Our waiter’s eyes ping-pong back and forth between Imogen and his clumsy attempt to create a Caesar salad, alive with excitement and alarm. I make a shushing gesture at her, which does absolutely nothing at all to deter her.
“You know what, Iz? I don’t think this is even about Darryl. This is about you. You and your fucked-up vote for Jill Stein. You just ‘weren’t that excited about Hillary’? Fuck you, Iz. What you weren’t that excited about was a woman president.”
“That’s ridiculous. I voted for a woman,” I hiss back.
“You voted for a woman that no one on the planet believed had a chance in hell of winning. She was your cover. The cover for your misogyny. You think I’m the one who doesn’t care about Darryl? You’re the one using him—he’s your pet Republican, your case study. The issue here is you, Isaiah, your vote. Why didn’t you vote for Clinton?”
The waiter clears his throat, his serving spoons poised above romaine hearts slimy with egg. “Are you splitting the Caesar?”

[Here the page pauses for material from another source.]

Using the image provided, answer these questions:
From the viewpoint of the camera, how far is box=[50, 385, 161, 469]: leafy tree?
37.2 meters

Imogen ignores him. “And fuck you, Iz. I’m not saying
I’m not a bitch. But do you really think there is any amount of bitchiness on earth that justifies sexual assault? Do you really think Kaplan and Stone would have given me a $500,000 payout if they had done nothing wrong?”
She rises, tossing her napkin onto her plate. “He’s dining alone,” she says to the waiter as she sweeps to the entrance, taking every eye in the room with her.

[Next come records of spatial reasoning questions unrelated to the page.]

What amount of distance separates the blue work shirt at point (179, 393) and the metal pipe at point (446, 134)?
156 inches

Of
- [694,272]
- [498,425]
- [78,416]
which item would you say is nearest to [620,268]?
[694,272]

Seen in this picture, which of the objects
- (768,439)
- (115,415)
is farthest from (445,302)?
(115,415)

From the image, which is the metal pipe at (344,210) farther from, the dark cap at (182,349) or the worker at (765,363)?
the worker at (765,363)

Sometime later, the waiter is at my elbow, a balloon glass of something sepia-colored in his hand.
“Women,” he says. Evidently a philosopher waiter. He slides the glass of what smells like brandy in front of me, saying, “On the house,” and gives me a small pat of brotherhood on the shoulder.
40
Fire
Sunday, October 21st, 16 days until the midterms
Corey and I arrive at the office Sunday morning to find Darryl repeating, “Can you hold please,” into the phone.
Yesterday, around midday, I posted Dangerous World 2.0 on the RAPAC website and sent out a new round of press releases. This version has a photo of Tamir Rice, the twelve-year-old African American child shot by police, mixed in with the terrorists, and Timothy Loehmann, the policeman who shot Tamir, mixed in with the photos of policemen and servicemen.
I stayed late last night, got takeout, and ate at my desk. I was nervous about Dangerous World 2.0. I was also avoiding Imogen. The atmosphere at the apartment is arctic.
I know I’m playing with fire. I know it isn’t as simple as ‘folks won’t recognize Tamir Rice.’ White Republican voters might not recognize Tamir, but someone, and in particular someone from the press, will recognize him. And that someone will start a conversation. The question is, where will that conversation go?
It took all of twenty hours for the shit to hit the fan.
Now Darryl’s repeating, “Can you hold please,” as he places callers on hold. He beat us to the office by ten minutes and has already taken five messages; there are another twenty on the voicemail.